Raised garden beds

I have been writing a lot about baking, so now it’s time to move out of the house and into the garden!

Last year we thought it convenient to plant our garden in the plot that was already there. Unfortunately, there were several unforeseen issues with this area.

  1. Half of the garden is shaded by two trees- which provided an excellent roof over our corn for a herd of deer.
  2. The weeds were hard to control in such a large plot
  3. We weren’t able to harvest the full extent of our plants (again due to poor lighting)- our peppers didn’t even come in until late fall, and weren’t even mature before the frost.

This year we decided to fix these issues with the use of raised garden beds placed in our pasture where our sunlight is not blocked.

We bought cinder blocks at $1.16 a piece, and placed them in 4X5 rectangles.
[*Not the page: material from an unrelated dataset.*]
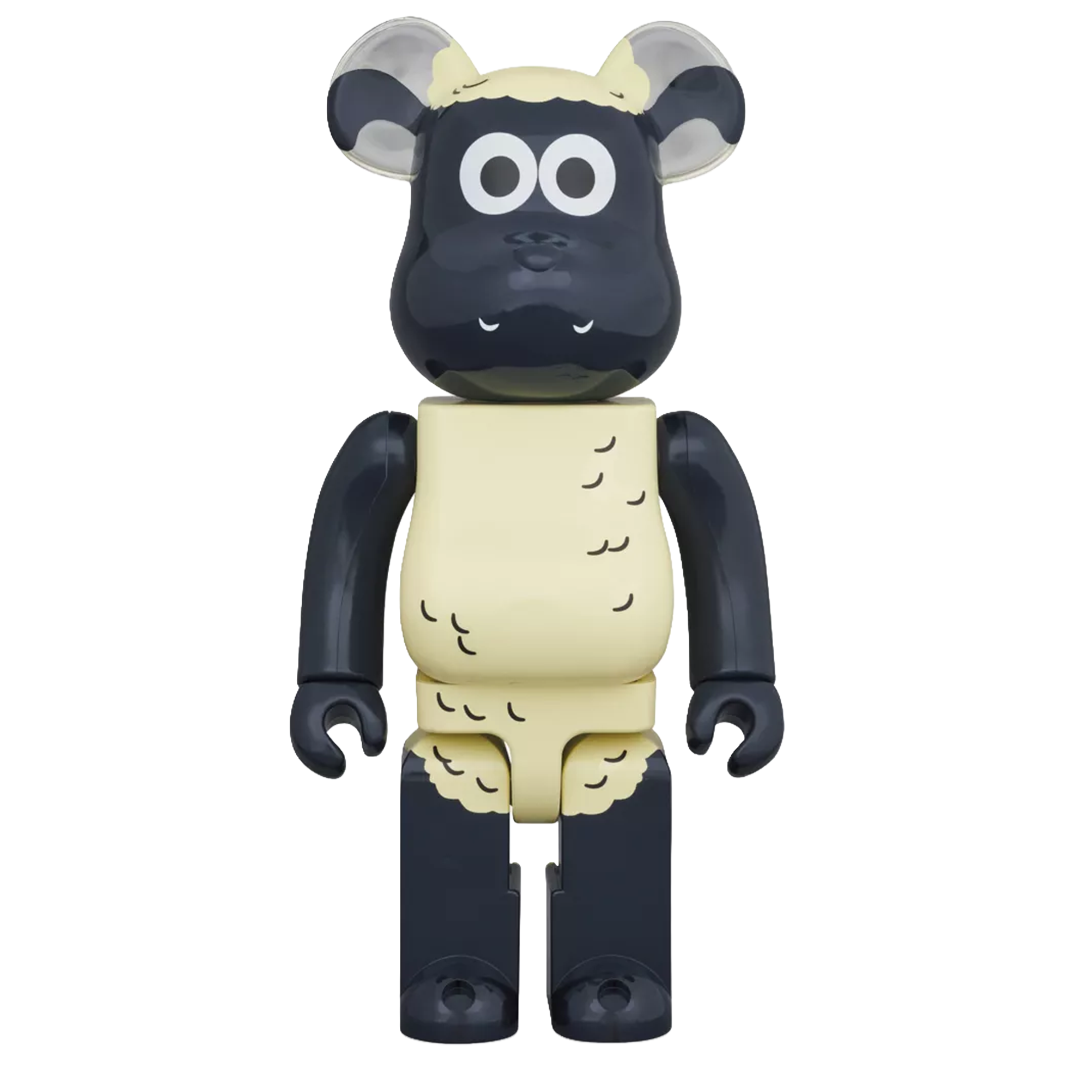 Shaun the Sheep BE@RBRICK 1000% Figure
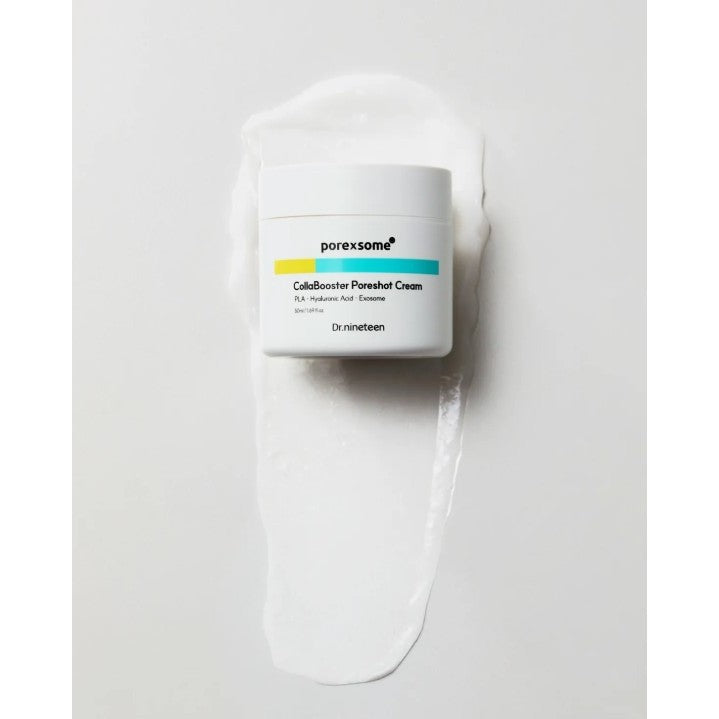 Dr.nineteen Porexsome CollaBooster Poreshot Cream 50ml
To help control the weeds and prairie grass from the pasture, we filled the bottom of each bed with 2-4 layers of cardboard. (In hind sight: we aren’t sure if the cardboard was too thick for our plants to really take root and grow faster) We do get some prairie grasses that come up along the edges, but they are much easier to pluck out.

Sifting dirt from an old burn pile (previous people burned garbage so there are many rusty nails and metal bits that we needed to get out), we filled our beds with the dirt, composted food, and chicken manure. My son thinks the dirt should be in the holes of the blocks too so he usually transfers some from the garden.

My lovely chickens had a mind of their own to check out the gardens. They ended up destroying our first set of tomatoes. We also believe that they spread and/or ate our watermelon and cucumber seeds as well. So we put up plastic fences keeping them at bay that will be removed once our plants are out of danger from chicken scratching.

For our growing cucumbers, we rigged up a trellis of twine, and T-posts.

Excited to see what our garden gives us this year! Happy gardening and harvesting!